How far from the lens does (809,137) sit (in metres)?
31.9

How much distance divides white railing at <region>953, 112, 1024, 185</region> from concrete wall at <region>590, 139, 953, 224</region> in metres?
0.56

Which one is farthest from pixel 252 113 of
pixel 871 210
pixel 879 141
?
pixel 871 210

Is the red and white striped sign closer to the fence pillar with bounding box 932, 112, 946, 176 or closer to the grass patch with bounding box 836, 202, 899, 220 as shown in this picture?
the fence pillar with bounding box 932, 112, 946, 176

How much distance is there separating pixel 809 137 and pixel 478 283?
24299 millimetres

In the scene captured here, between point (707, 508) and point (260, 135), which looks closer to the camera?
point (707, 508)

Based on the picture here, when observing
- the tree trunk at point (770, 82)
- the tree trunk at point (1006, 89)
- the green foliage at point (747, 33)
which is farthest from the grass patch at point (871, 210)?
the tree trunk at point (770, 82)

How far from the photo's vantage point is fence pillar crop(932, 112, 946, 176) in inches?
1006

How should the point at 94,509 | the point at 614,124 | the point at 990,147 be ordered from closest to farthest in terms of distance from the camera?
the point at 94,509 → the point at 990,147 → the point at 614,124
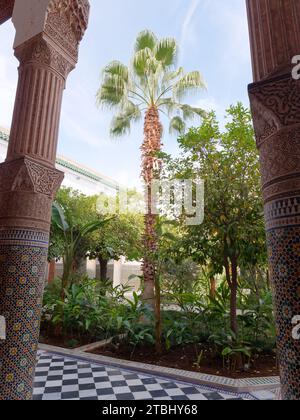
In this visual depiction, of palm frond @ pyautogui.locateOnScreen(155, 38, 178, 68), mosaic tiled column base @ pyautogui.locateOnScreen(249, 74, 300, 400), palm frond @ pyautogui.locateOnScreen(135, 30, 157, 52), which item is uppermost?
palm frond @ pyautogui.locateOnScreen(135, 30, 157, 52)

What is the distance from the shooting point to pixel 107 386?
3.31m

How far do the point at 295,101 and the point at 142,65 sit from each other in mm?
6957

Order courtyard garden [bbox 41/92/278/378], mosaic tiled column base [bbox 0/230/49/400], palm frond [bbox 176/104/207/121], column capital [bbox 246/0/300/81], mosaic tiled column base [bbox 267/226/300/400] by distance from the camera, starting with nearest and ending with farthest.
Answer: mosaic tiled column base [bbox 267/226/300/400] < column capital [bbox 246/0/300/81] < mosaic tiled column base [bbox 0/230/49/400] < courtyard garden [bbox 41/92/278/378] < palm frond [bbox 176/104/207/121]

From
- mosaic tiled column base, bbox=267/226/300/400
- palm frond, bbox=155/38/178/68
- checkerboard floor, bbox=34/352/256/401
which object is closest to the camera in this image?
mosaic tiled column base, bbox=267/226/300/400

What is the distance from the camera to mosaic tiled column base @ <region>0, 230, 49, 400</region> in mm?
2240

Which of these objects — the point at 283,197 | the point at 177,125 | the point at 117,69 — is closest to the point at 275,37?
the point at 283,197

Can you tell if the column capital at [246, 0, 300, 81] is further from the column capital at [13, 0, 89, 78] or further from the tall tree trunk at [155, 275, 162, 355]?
the tall tree trunk at [155, 275, 162, 355]

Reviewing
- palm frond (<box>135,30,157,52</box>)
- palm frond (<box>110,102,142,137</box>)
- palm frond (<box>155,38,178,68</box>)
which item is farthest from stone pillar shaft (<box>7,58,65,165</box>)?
palm frond (<box>135,30,157,52</box>)

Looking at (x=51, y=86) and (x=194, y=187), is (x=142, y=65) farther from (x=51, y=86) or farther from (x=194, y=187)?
(x=51, y=86)

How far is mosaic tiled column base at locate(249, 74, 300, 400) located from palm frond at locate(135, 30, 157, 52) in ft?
23.9

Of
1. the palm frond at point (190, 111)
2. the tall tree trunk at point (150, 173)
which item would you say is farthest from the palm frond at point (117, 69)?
the palm frond at point (190, 111)

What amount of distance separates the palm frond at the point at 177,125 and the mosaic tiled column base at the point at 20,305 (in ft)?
21.1

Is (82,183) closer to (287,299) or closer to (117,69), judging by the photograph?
(117,69)

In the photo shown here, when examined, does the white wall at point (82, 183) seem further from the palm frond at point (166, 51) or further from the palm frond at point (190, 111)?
the palm frond at point (166, 51)
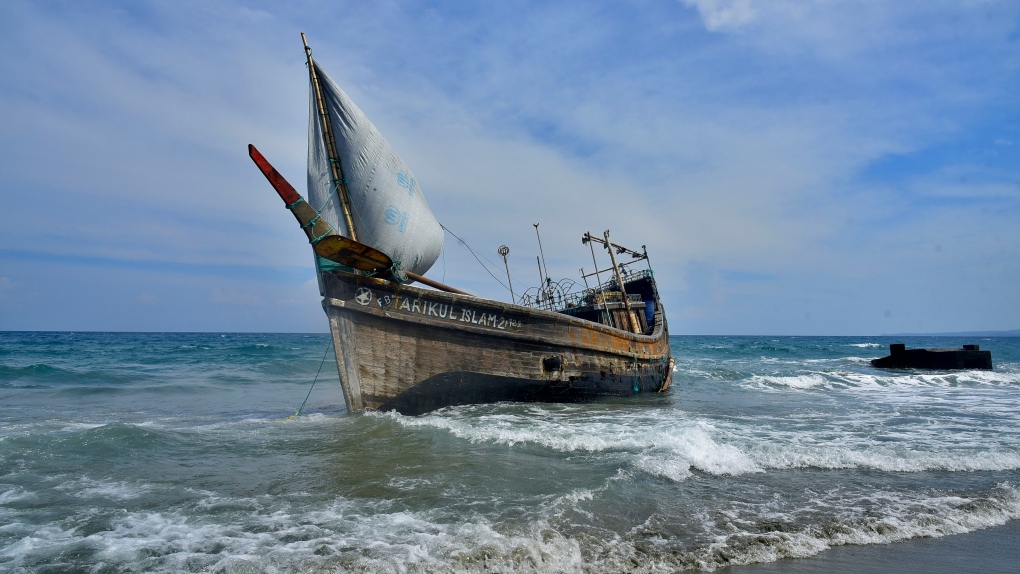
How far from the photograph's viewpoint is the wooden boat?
895cm

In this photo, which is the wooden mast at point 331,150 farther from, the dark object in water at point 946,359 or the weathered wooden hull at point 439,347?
the dark object in water at point 946,359

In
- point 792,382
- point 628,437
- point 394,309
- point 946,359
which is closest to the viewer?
point 628,437

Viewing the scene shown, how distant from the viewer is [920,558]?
4113mm

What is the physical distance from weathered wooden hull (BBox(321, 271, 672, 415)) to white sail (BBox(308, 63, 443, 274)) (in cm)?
104

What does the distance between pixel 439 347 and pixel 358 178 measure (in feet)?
10.7

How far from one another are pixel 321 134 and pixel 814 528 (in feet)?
29.7

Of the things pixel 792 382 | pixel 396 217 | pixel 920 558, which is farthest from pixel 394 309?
pixel 792 382

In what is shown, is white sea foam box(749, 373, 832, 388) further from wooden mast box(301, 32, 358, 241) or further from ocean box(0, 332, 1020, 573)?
wooden mast box(301, 32, 358, 241)

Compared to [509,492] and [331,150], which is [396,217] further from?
[509,492]

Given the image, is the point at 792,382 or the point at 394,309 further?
the point at 792,382

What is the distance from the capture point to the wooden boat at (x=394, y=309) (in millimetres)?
8945

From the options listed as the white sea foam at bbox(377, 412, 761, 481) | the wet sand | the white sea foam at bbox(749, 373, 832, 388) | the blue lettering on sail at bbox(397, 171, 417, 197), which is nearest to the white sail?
the blue lettering on sail at bbox(397, 171, 417, 197)

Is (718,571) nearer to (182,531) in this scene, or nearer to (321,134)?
(182,531)

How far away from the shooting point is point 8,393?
48.3 feet
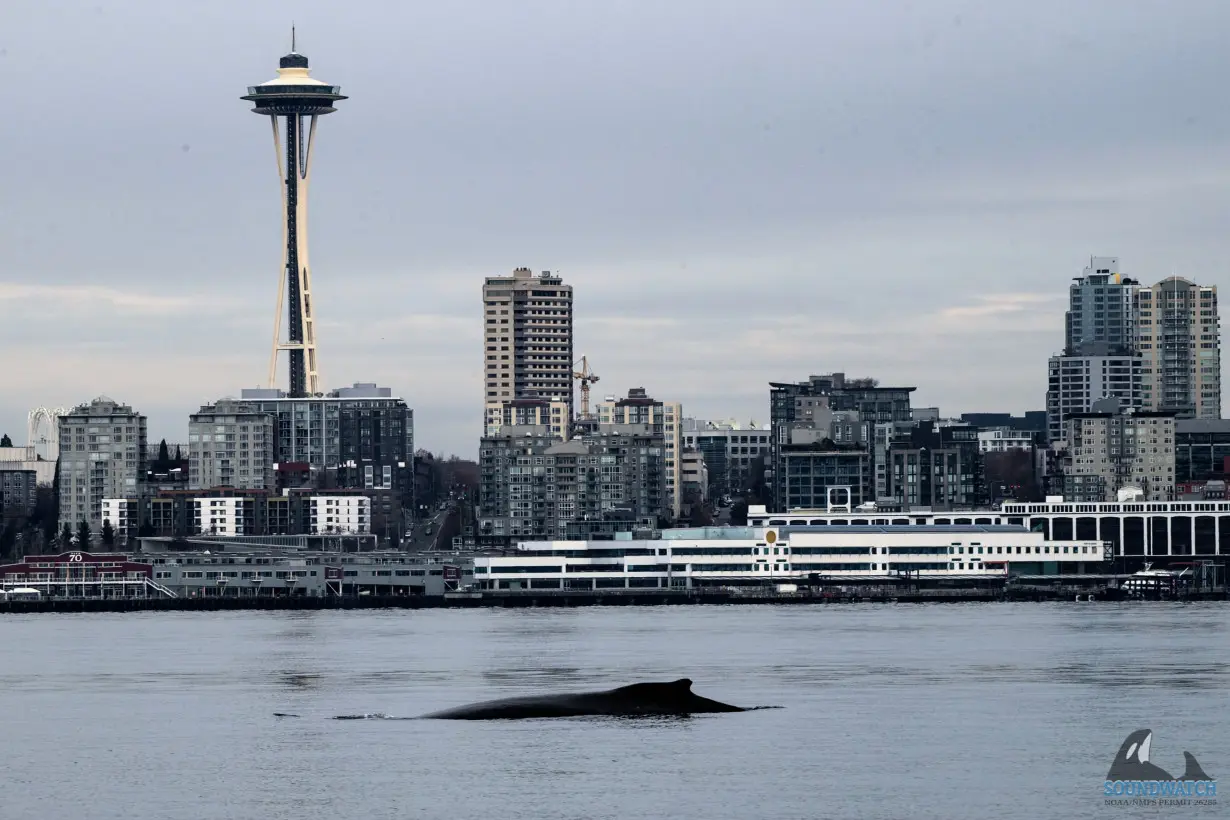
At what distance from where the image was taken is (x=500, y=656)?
9912cm

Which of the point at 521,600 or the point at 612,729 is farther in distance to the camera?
the point at 521,600

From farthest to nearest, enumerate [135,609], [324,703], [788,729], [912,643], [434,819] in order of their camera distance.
A: 1. [135,609]
2. [912,643]
3. [324,703]
4. [788,729]
5. [434,819]

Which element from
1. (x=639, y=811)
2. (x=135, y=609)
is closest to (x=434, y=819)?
(x=639, y=811)

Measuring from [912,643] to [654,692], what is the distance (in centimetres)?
4379

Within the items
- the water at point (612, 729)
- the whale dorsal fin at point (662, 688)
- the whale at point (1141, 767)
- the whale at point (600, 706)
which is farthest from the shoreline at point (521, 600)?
the whale at point (1141, 767)

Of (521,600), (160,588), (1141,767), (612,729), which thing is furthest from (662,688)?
(160,588)

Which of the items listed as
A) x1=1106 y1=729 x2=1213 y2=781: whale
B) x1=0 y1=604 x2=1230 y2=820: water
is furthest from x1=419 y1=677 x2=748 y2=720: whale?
x1=1106 y1=729 x2=1213 y2=781: whale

□ □ □ □ □

■ **THE EXERCISE**
Write the lines out verbatim, from the one with "Measuring from [912,643]" through the last line of the entries, and stop there.

■ **RESULT OF THIS EXERCISE**
Measuring from [912,643] to [654,692], what is the distance (in centimetres)?
4379

Within the items
- the water at point (612, 729)
- the whale dorsal fin at point (662, 688)
- the whale at point (1141, 767)
- the whale at point (600, 706)
which is farthest from the shoreline at point (521, 600)?
the whale at point (1141, 767)

Of (521,600), (160,588), (1141,767), (612,729), which thing is furthest from (662,688)?
(160,588)

Which of the items listed as
A) x1=1106 y1=729 x2=1213 y2=781: whale
B) x1=0 y1=604 x2=1230 y2=820: water
is furthest from x1=419 y1=677 x2=748 y2=720: whale?
x1=1106 y1=729 x2=1213 y2=781: whale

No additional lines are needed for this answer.